Crawled caption data

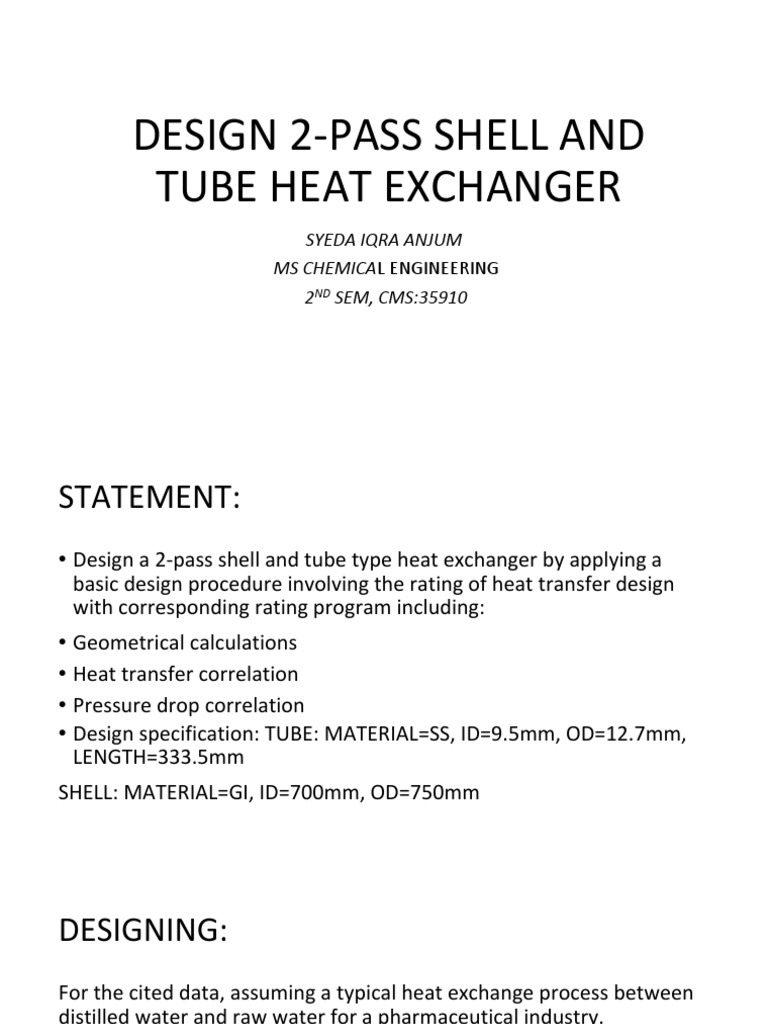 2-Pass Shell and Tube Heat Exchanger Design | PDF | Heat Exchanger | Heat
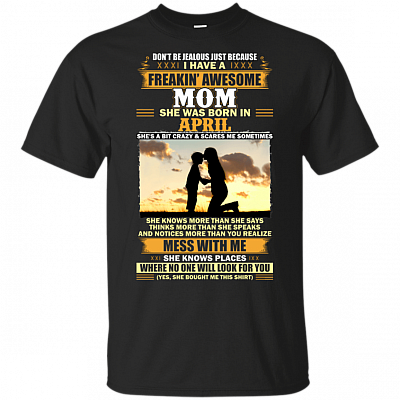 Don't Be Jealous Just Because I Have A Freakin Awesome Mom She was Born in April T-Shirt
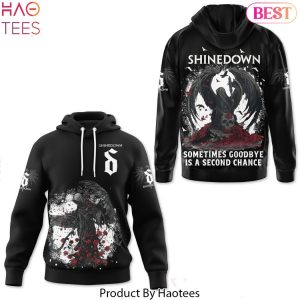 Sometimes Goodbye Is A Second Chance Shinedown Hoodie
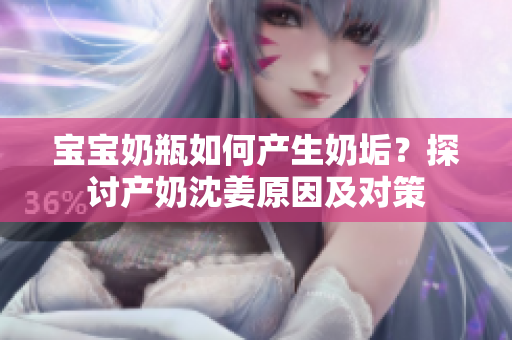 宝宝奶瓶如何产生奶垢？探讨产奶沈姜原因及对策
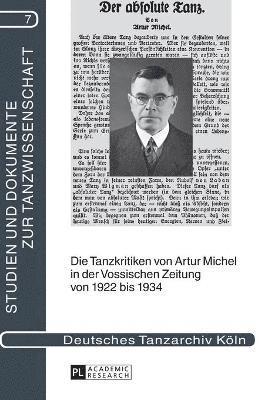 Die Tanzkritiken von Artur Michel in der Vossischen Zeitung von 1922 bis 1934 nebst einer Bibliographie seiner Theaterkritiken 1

#### Problem requirements
Each record above goes into the copy word for word; the pictures do not.

#### Response area
 2-Pass Shell and Tube Heat Exchanger Design | PDF | Heat Exchanger | Heat
 Don't Be Jealous Just Because I Have A Freakin Awesome Mom She was Born in April T-Shirt
 Sometimes Goodbye Is A Second Chance Shinedown Hoodie
 宝宝奶瓶如何产生奶垢？探讨产奶沈姜原因及对策
 Die Tanzkritiken von Artur Michel in der Vossischen Zeitung von 1922 bis 1934 nebst einer Bibliographie seiner Theaterkritiken 1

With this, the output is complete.